SA set for above average grain crop

Image credit: flickr User: Silent Star 101

A recent report on SA’s grain crop showed that the State is up for an above average yield in 2014-15 despite the cold and frosty conditions in August.

SA set for above average grain crop
Image credit: flickr User: Silent Star 101

According to the media release by Minister for Agriculture, Food and Fisheries Leon Bignell, the September Crop and Pasture Report from Primary Industries and Regions SA (PIRSA) found that the State should expect a total crop of around 7.6 million tonnes, which represents a farm gate value of about $1.8 billion, and an export value of $2.3 billion.

“This year’s crop production level remained well above the 10-year average of 6.5 million tonnes, but would be around one million tonnes less than the 2013-14 crop. Even though conditions during August were not ideal for everyone, the state’s crop was more advanced than usual for this time of the year,” Mr Bignell said.

“There was potential for a larger crop, but that depended on weather conditions and rain to finish the crops off during the next few weeks. We won’t know for sure what this year’s crop would be until the harvest begins later this month.”

PIRSA’s Grains Industry Account Manager Dave Lewis said the less than expected impact of the Beet Western Yellows virus to the canola crop had led to an increased crop estimate to 400,000 tonnes.


“Young canola crops lost to early season Beet Western Yellows virus infections have fortunately been limited to a small number of crops,” Mr Lewis said.

“Less damage than expected has occurred from infections of canola at later growth stages, although the spread of the virus has been found to be widespread through the crop.
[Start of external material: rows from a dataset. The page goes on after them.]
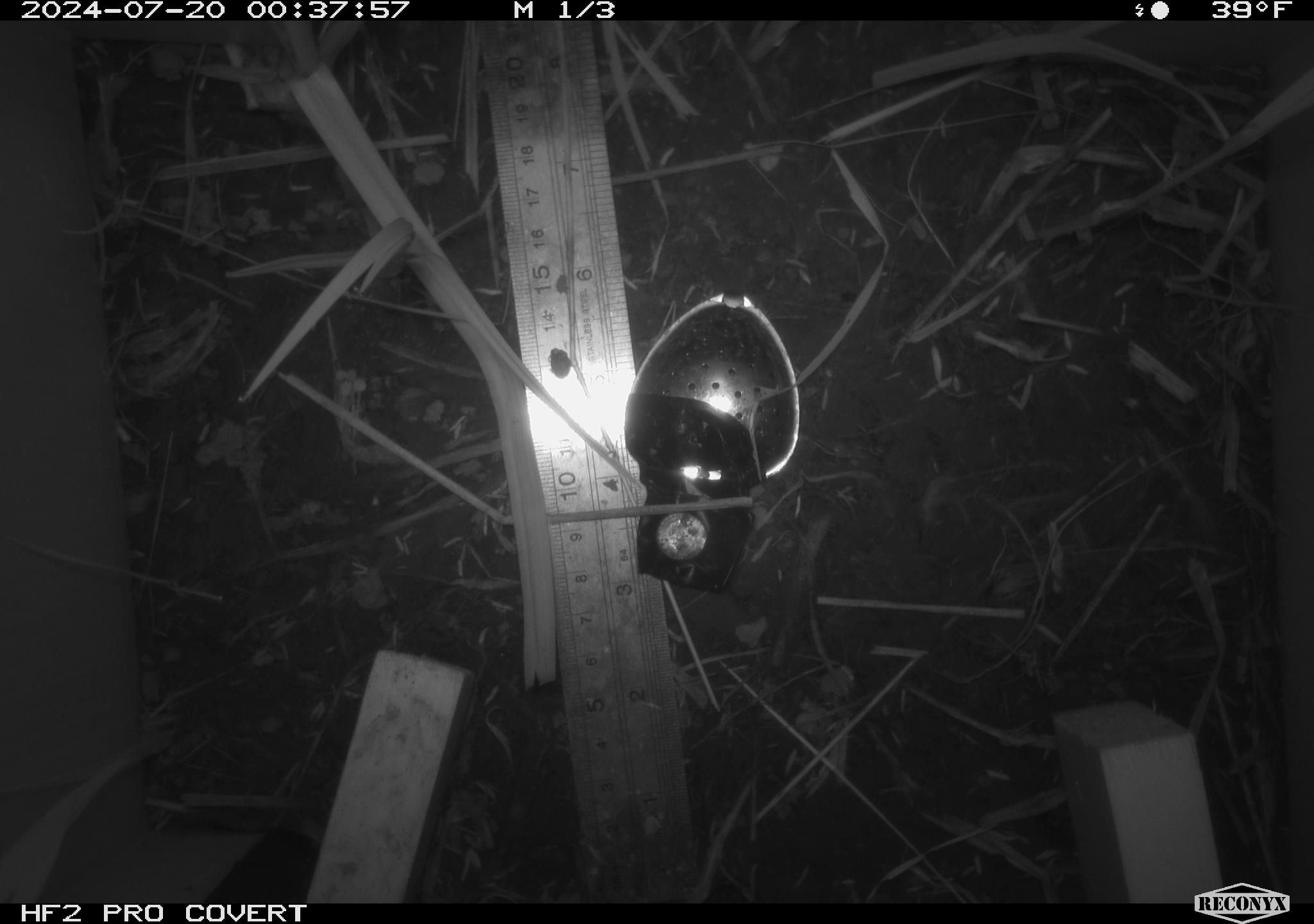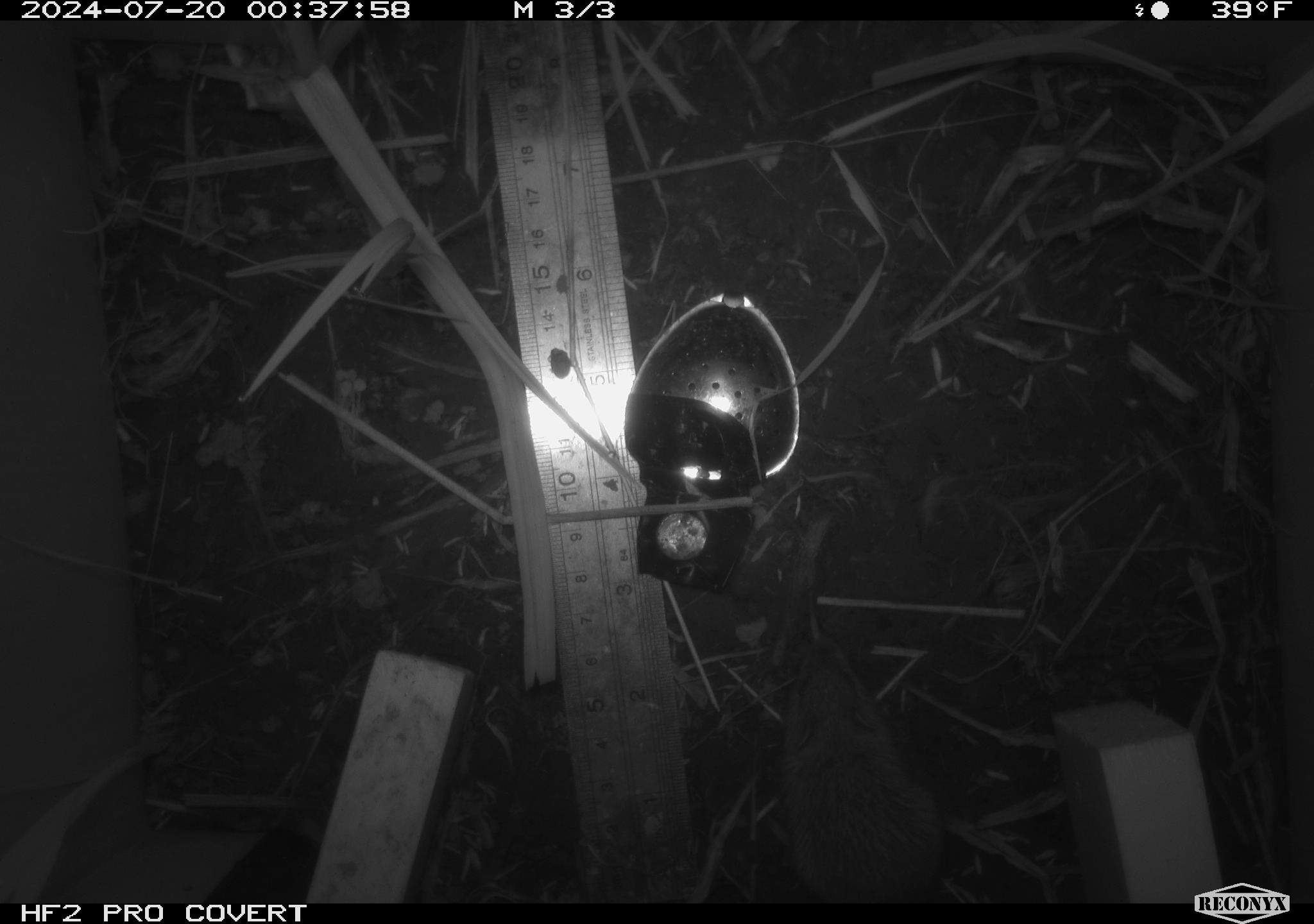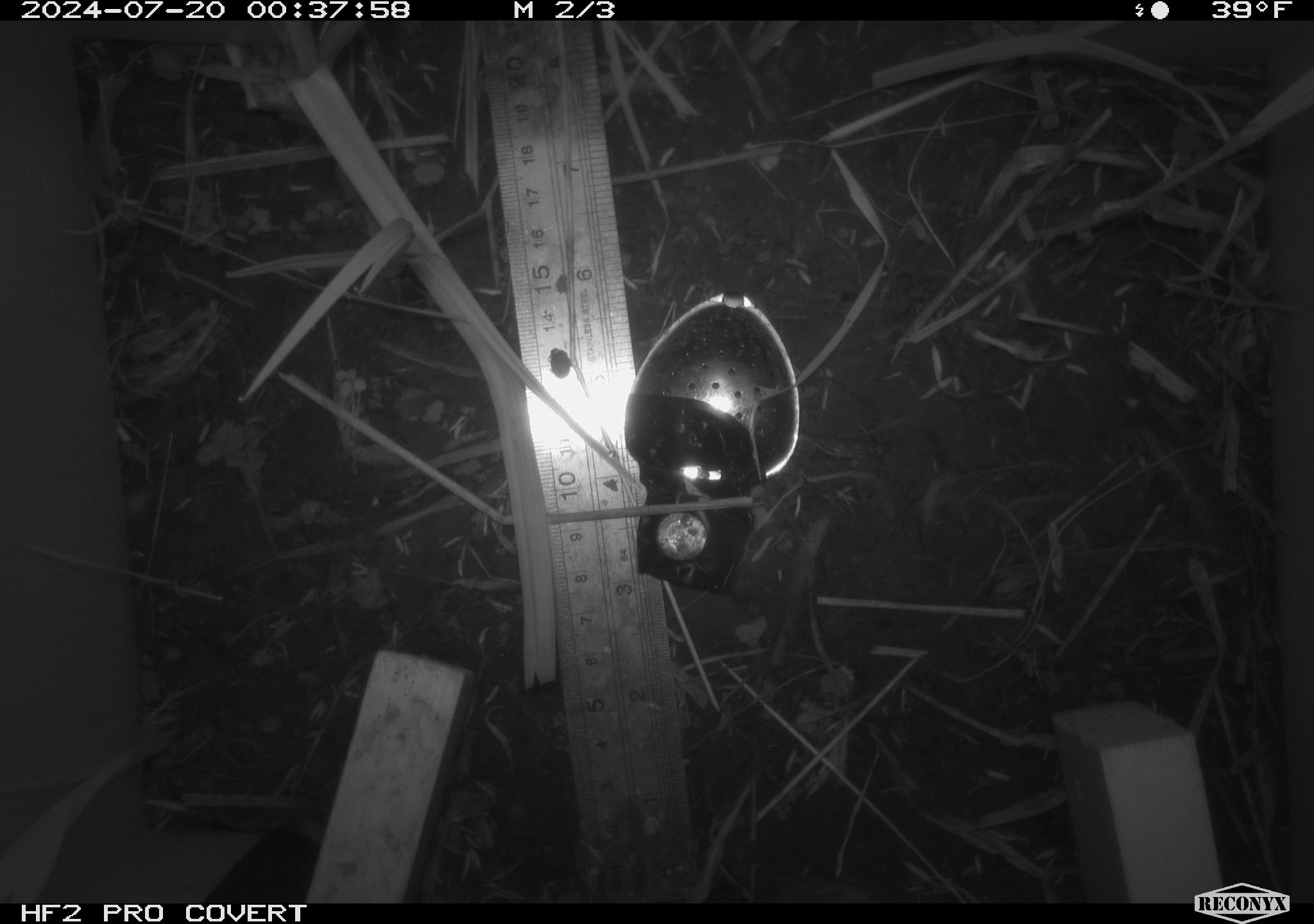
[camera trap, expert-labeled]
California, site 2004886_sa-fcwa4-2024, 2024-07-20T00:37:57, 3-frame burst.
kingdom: Animalia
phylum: Chordata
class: Mammalia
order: Rodentia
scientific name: Rodentia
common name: rodent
Rodent (Rodentia).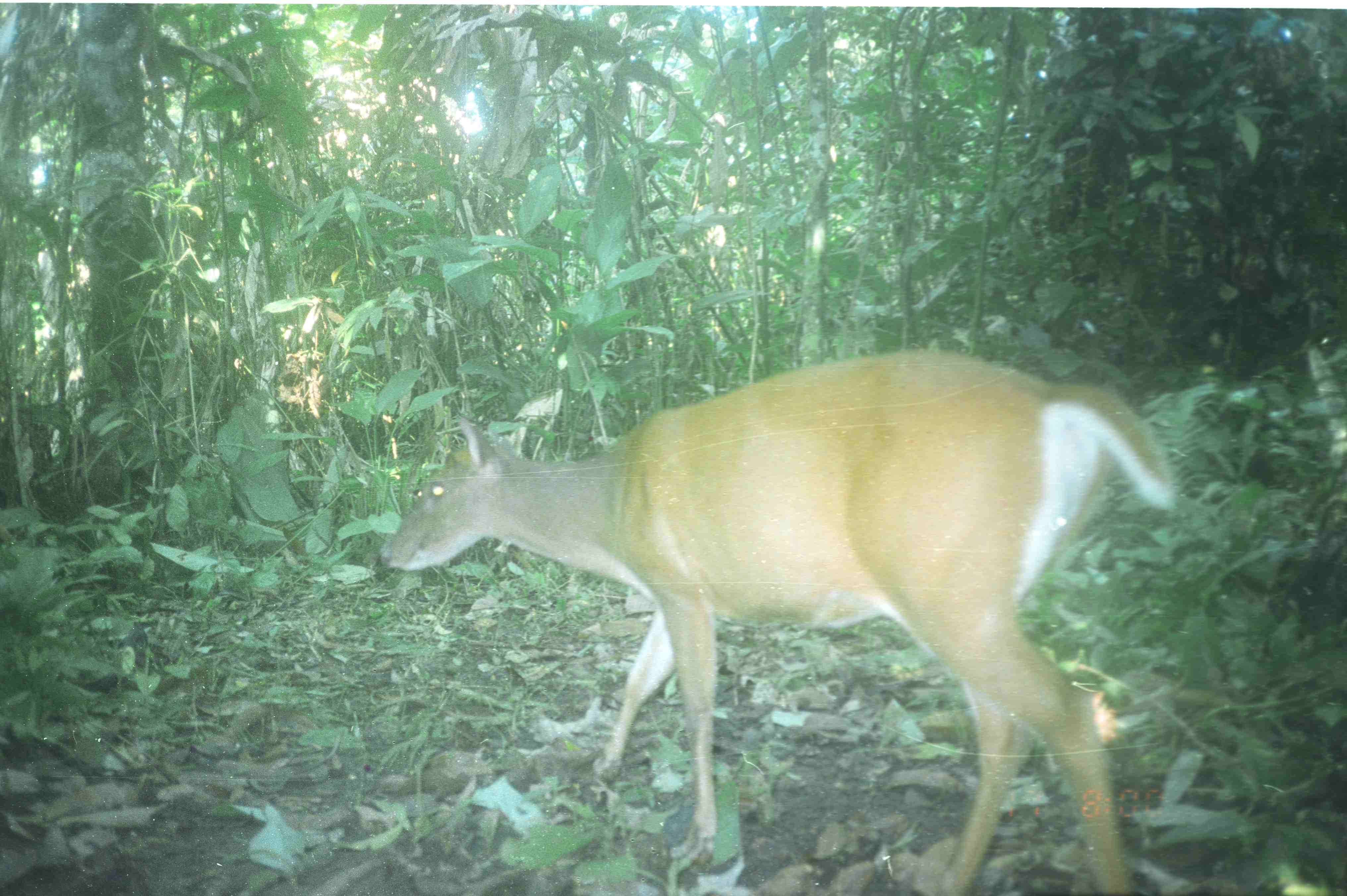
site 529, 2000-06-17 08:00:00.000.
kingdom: Animalia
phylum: Chordata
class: Mammalia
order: Artiodactyla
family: Cervidae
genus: Muntiacus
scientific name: Muntiacus muntjak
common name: southern red muntjac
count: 1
It’s spread to other susceptible crops including pulses has so far been limited.”

Mr Lewis said a combination of dry conditions and widespread severe frosts had caused significant crop damage across the State, but farmers were still assessing the full impact.

“Average minimum temperatures ranged from one to four degrees Celsius, with areas on the Upper Eyre Peninsula, Upper and Mid North and the Northern Mallee experiencing their lowest minimum August temperatures on record,” Mr Lewis said.

“The severe frosts have caused significant damage to the crops from Penong in the west to Pinnaroo in the east, with Northern Mallee farmers losing an estimated 30% to 40% of crops. However, earlier water logging in the southern cereal zone has eased with the dry conditions of August.”